● TEXTO DE LEITURA:
==*==

U-commerce celebra o casamento do marketing com a TI

O especialista, que veio ao Brasil a convite do curso MBA da FIA (Fundação Instituto de Administração da FEA/USP), explicou a INFORMATIONWEEK Brasil um pouco mais sobre essa novidade, considerada a evolução natural do comércio eletrônico, o próximo estágio dos negócios. “Não significando, porém, que as outras formas de comércio serão abandonadas, como e-commerce e o comércio tradicional, em que as pessoas visitam fisicamente as lojas”, ressalta.
Com o U-commerce, aparelhos de celular, notebooks e PDAs terão funções semelhantes e todos conversarão entre si. A tecnologia por trás disso tudo se baseia em redes, como internet e as que utilizam padrão Wi-Fi e Bluetooth. Watson observa que o conceito já tem sido adotado por algumas empresas e que tende a ganhar mais força daqui a uns dois ou três anos.Com a modernização principalmente dos dispositivos móveis, que incluirão serviços locais, e o baixo custo da maioria desses dispositivos conectados à internet, que estarão por toda a parte, muitos terão acesso às informações, mesmo as pessoas de classes sociais menos abastadas, acredita.
A novidade vai revolucionar o marketing das companhias, segundo o professor.A oferta de produtos será imensa, o que vai exigir a oferta de serviços diferenciados. Nesse contexto, a informação torna-se o próprio serviço, conta Watson. A situação vai exigir, cada vez mais, que as empresas tirem proveito dos dados disponíveis na rede. Assim, poderão transformar esses dados em conhecimento, facilitando a tomada de decisões, e se voltar para o consumidor, não para os produtos.

==*==

● EXTRATOS DE DADOS:
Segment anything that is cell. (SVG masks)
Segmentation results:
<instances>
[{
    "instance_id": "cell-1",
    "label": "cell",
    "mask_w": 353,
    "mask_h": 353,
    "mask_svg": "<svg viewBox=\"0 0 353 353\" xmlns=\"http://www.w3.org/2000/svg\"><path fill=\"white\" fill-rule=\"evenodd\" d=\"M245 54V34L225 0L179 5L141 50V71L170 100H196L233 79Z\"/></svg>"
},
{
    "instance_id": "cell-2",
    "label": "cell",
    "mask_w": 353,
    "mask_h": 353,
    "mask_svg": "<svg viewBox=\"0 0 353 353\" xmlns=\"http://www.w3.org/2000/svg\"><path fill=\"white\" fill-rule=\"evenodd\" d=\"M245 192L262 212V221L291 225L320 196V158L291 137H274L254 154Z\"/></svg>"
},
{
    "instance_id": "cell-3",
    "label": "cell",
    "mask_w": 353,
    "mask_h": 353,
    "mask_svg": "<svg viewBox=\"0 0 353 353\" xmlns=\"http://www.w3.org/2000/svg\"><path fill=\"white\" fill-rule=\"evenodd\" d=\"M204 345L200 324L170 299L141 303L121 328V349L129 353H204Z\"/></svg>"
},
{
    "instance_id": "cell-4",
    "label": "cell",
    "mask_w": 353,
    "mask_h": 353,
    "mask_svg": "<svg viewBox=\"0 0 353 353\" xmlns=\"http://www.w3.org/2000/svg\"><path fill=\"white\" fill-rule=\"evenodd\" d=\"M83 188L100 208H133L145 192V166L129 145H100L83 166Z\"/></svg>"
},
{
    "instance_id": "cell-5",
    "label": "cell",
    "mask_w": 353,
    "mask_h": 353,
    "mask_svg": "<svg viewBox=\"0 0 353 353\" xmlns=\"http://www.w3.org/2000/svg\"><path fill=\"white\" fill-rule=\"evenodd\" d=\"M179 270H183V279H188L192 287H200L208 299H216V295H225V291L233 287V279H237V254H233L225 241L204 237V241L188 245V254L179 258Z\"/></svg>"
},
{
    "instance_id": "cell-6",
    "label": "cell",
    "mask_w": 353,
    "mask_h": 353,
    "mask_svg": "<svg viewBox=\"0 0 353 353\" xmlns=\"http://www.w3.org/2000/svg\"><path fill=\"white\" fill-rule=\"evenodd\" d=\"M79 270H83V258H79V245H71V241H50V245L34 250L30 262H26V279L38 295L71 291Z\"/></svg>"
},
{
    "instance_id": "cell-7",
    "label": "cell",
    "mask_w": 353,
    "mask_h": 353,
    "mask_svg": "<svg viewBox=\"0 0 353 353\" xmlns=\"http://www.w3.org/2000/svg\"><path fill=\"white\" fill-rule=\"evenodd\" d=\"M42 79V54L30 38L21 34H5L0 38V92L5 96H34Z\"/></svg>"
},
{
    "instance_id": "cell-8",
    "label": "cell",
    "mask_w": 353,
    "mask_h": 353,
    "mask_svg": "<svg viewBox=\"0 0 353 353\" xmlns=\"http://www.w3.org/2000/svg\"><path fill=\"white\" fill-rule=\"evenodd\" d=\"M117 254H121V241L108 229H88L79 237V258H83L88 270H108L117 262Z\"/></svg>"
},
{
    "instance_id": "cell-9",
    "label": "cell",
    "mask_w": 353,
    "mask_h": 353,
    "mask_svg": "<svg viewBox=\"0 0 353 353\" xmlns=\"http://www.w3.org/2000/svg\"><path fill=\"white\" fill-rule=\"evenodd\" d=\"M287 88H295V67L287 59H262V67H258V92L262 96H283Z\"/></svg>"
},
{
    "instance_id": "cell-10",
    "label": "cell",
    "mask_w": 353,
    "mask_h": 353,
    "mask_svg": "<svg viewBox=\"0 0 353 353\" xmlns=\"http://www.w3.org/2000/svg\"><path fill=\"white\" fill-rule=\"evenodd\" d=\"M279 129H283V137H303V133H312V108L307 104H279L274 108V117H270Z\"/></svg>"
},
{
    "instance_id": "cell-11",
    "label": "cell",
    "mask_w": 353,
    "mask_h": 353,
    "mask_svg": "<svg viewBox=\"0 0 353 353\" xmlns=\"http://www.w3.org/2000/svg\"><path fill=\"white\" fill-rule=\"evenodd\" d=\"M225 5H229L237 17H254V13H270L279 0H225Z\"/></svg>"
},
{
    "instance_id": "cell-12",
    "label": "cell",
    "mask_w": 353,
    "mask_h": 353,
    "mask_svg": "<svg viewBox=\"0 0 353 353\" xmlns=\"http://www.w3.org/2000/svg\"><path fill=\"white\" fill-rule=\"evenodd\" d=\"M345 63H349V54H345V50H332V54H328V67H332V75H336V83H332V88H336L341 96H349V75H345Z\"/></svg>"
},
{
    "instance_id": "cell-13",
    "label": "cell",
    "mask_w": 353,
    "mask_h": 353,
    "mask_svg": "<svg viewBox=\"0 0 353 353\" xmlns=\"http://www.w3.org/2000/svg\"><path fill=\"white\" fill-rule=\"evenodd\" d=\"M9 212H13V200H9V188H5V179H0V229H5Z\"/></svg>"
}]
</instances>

==*==

● ENUNCIADO 1:
Transcreva tudo o que vai de "Com o U-commerce, aparelhos" até "menos abastadas, acredita." no texto sobre o U-commerce.
● ENUNCIADO 2:
De acordo com o texto sobre o U-commerce, por que muitas pessoas, mesmo as de classes sociais menos abastadas, terão acesso às informações? Responda em uma a três frases.

● RESPOSTA 1:
Com o U-commerce, aparelhos de celular, notebooks e PDAs terão funções semelhantes e todos conversarão entre si. A tecnologia por trás disso tudo se baseia em redes, como internet e as que utilizam padrão Wi-Fi e Bluetooth. Watson observa que o conceito já tem sido adotado por algumas empresas e que tende a ganhar mais força daqui a uns dois ou três anos.Com a modernização principalmente dos dispositivos móveis, que incluirão serviços locais, e o baixo custo da maioria desses dispositivos conectados à internet, que estarão por toda a parte, muitos terão acesso às informações, mesmo as pessoas de classes sociais menos abastadas, acredita.

● RESPOSTA 2:
Segundo Watson, isso ocorrerá com a modernização principalmente dos dispositivos móveis, que incluirão serviços locais. Também contribuirá o baixo custo da maioria dos dispositivos conectados à internet, que estarão por toda a parte.